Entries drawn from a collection
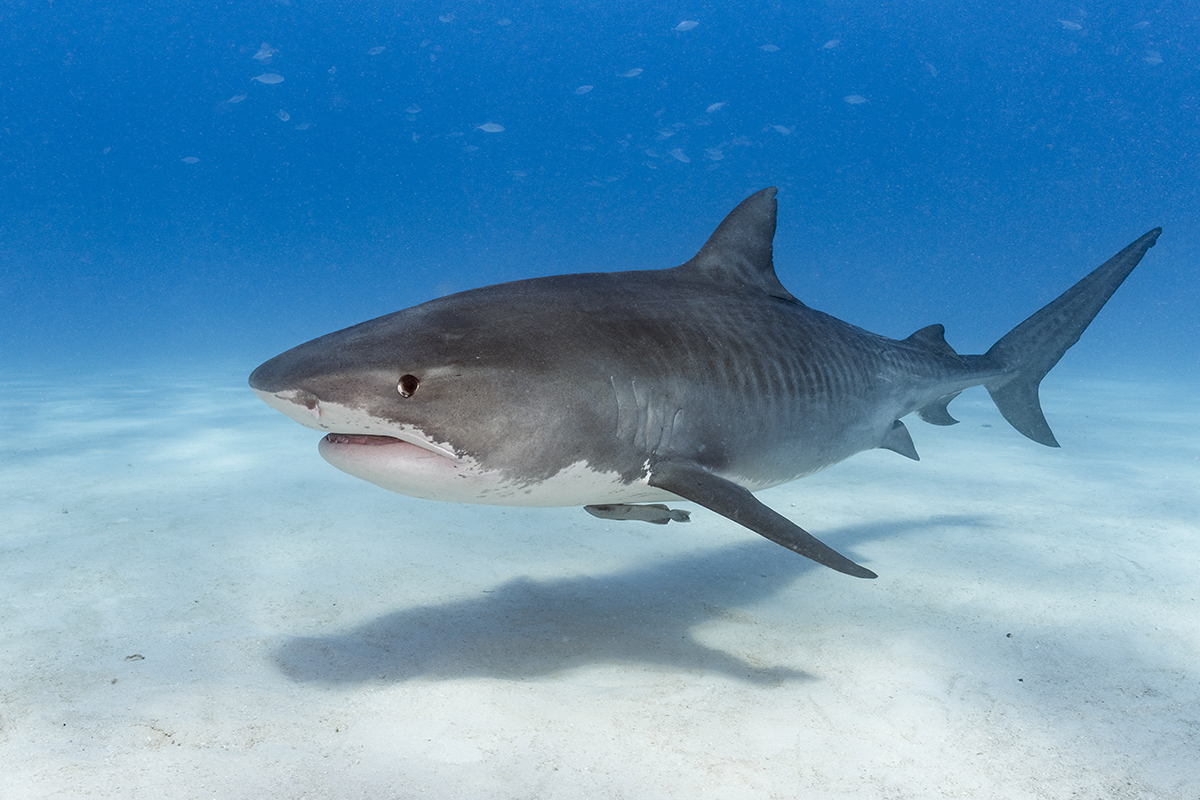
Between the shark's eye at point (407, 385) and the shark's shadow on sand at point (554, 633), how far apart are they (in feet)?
4.13

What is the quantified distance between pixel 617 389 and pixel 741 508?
2.40ft

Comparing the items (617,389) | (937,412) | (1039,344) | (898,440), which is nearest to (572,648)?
(617,389)

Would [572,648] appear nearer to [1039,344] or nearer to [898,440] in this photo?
[898,440]

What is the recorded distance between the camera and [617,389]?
2.67 meters

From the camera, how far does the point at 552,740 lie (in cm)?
207

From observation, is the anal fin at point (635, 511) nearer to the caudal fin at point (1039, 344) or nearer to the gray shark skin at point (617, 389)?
the gray shark skin at point (617, 389)

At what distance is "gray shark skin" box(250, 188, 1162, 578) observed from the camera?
2.17 meters

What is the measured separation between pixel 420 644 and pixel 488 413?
1.37 metres

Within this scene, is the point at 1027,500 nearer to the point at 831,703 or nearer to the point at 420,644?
the point at 831,703

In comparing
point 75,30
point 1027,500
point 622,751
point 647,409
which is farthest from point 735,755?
point 75,30

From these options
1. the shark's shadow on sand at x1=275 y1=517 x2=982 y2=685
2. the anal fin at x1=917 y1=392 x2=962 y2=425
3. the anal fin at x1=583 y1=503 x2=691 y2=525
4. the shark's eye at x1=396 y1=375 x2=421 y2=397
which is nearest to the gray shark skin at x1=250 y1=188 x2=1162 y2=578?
the shark's eye at x1=396 y1=375 x2=421 y2=397

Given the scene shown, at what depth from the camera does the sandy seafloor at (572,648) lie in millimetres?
1922

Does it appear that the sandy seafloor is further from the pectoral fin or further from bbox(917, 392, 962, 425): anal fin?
bbox(917, 392, 962, 425): anal fin

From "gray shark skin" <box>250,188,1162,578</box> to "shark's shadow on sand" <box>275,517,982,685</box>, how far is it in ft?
2.43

Task goal: Print all of the material above word for word, but leave the pictures out of your answer.

Solution for this exercise:
Between the shark's eye at point (407, 385) and the shark's shadow on sand at point (554, 633), how far apart are they (in feet)?
4.13

What is the quantified distance between pixel 617 389 and pixel 741 508?
2.40ft

Comparing the items (617,389) | (937,412) | (1039,344) | (898,440), which is nearest to (572,648)?
(617,389)

Would [572,648] appear nearer to [1039,344] or nearer to [898,440] in this photo?
[898,440]

What is the recorded distance between the camera and [617,389]?
2.67 meters

From the camera, how far does the point at 552,740 lie (in cm)?
207

From observation, is the anal fin at point (635, 511) nearer to the caudal fin at point (1039, 344) or nearer to the gray shark skin at point (617, 389)?
the gray shark skin at point (617, 389)

At what distance is "gray shark skin" box(250, 188, 1162, 578) observed from the camera?
2.17 meters

What is the measured separation between pixel 420 644 and pixel 488 413?
1.37 metres

Within this scene, is the point at 1027,500 nearer to the point at 831,703 or nearer to the point at 420,644?
the point at 831,703

In comparing
point 75,30
point 1027,500
point 622,751
point 647,409
which is farthest from point 735,755?
point 75,30

From these options
1. the shark's shadow on sand at x1=275 y1=517 x2=982 y2=685
2. the anal fin at x1=917 y1=392 x2=962 y2=425
3. the anal fin at x1=583 y1=503 x2=691 y2=525
4. the shark's eye at x1=396 y1=375 x2=421 y2=397
which is nearest to the gray shark skin at x1=250 y1=188 x2=1162 y2=578?
the shark's eye at x1=396 y1=375 x2=421 y2=397

Given the scene shown, at what depth from the camera does the sandy seafloor at (572,648) lie in millimetres?
1922

Does it appear that the sandy seafloor is further from the pectoral fin or further from bbox(917, 392, 962, 425): anal fin?
bbox(917, 392, 962, 425): anal fin

From "gray shark skin" <box>250,188,1162,578</box> to "shark's shadow on sand" <box>275,517,982,685</box>, how far is it in ft?
2.43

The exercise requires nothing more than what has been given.